Boseman’s character plays an interesting role in this discourse. This almost feels like a role made for Boseman, who seems to have played half of America’s Black historical figures by this point (Thurgood Marshall, Jackie Robinson, James Brown). He’s the person and idea that held the Bloods together through the trauma of the war, and he also more directly haunts Paul in his PTSD-induced hallucinations. More broadly, he becomes an imagined image of the heroic Black soldier. He seems to challenge Martin Luther King Jr., Malcolm X and Marcus Garvey all at the same time.
Like them, he’s killed. Yet unlike the bold all-American (white) hero, he has to die, and he doesn’t even get to do it on his own terms. It very much feels as if Lee puts the character of Norman up in comparison with MLK and a whole host of others who died before their time, demonstrating how Black heroes don’t get to live, and they don’t even get to die on their own terms.
This, of course, dovetails with Bloods‘ rich understanding of American cinema, from the obvious homages to Vietnam epics like Apocalypse Now (whose poster and logo are featured prominently earlier in the film) to Treasure of the Sierra Madre, from which this film yanks a lot of its basic premise and quips about needing stinkin’ badges. To a lesser filmmaker, this would feel like cheap collage art; in Lee’s hands, it feels like reclamation.

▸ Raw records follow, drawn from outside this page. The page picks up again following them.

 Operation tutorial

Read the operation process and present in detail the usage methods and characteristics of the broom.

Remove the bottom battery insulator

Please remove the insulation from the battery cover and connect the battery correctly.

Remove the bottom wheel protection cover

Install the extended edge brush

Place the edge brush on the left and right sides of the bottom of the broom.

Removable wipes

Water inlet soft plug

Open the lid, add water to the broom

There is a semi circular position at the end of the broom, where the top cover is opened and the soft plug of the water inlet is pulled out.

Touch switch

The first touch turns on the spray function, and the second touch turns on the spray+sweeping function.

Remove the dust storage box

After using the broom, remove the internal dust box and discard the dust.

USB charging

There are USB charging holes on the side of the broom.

One of the few shortfalls of the film is familiar to a lot of Lee’s work – the women are underutilised. You get Melanie Thierry as Hedy, the daughter of a rich family of plantation owners who founded the charity LAMB (Love Against Mine and Bombs) to clear the mines still left from the war and help the victims of these mines. Thierry gives a charming performance for an interesting character, but it feels like she’s being pushed into the role of ‘love interest’ for David and it feels really forced. I would say Lê Y Lan, who plays Tiên, a former sex worker with whom Otis had a child, is given the shortest straw by the script. Her performance is fantastic, but she mostly seems to exist to be a motivator for Otis’ emotions and a target for Paul’s racialised misogyny. While this is a film deliberately centred on men, it still feels like there was room for the women of the film to be better served by Danny Bilson, Paul De Meo, Lee, and Kevin Willmott’s script.
At times, the dialogue feels a little stilted as Lee stretches to make a point or give key context. There are also a few times where he reaches to be provocative and it feels over-the-top and incredibly abrasive. But even with those qualifications, Da 5 Bloods has so many layers to unpack and study. There are issues of neo-imperialism brought in through the wealthy European characters, Hedy and DesRoche (Jean Reno), to Black patriotism through the symbolism of Paul’s MAGA cap and the Bloods’ frustrated reactions to it. This is a film that’s interested in grey areas and moral complicity, never obfuscating the atrocities or pain of a war that pitted people of colour against each other for the sake of white political interests (rendered beautifully by Veronica Ngo‘s take on Hanoi Hannah).
Da 5 Bloods feels both timely and timeless, Lee doing what he does best — giving an unflinching and layered look at the complex connections between anti-Blackness, American identity, and American imperialism. Most importantly, this film drives home the way that Black lives have been devalued for centuries and how, irrespective of how much we give, oppression will not end without tearing these systems down. In our present moment, where there’s so much energy for change, and we’re looking for ways to reshape our world to make it less hostile to Black people, this film is an essential watch as both education and a call for action.
Da 5 Bloods is currently streaming on Netflix.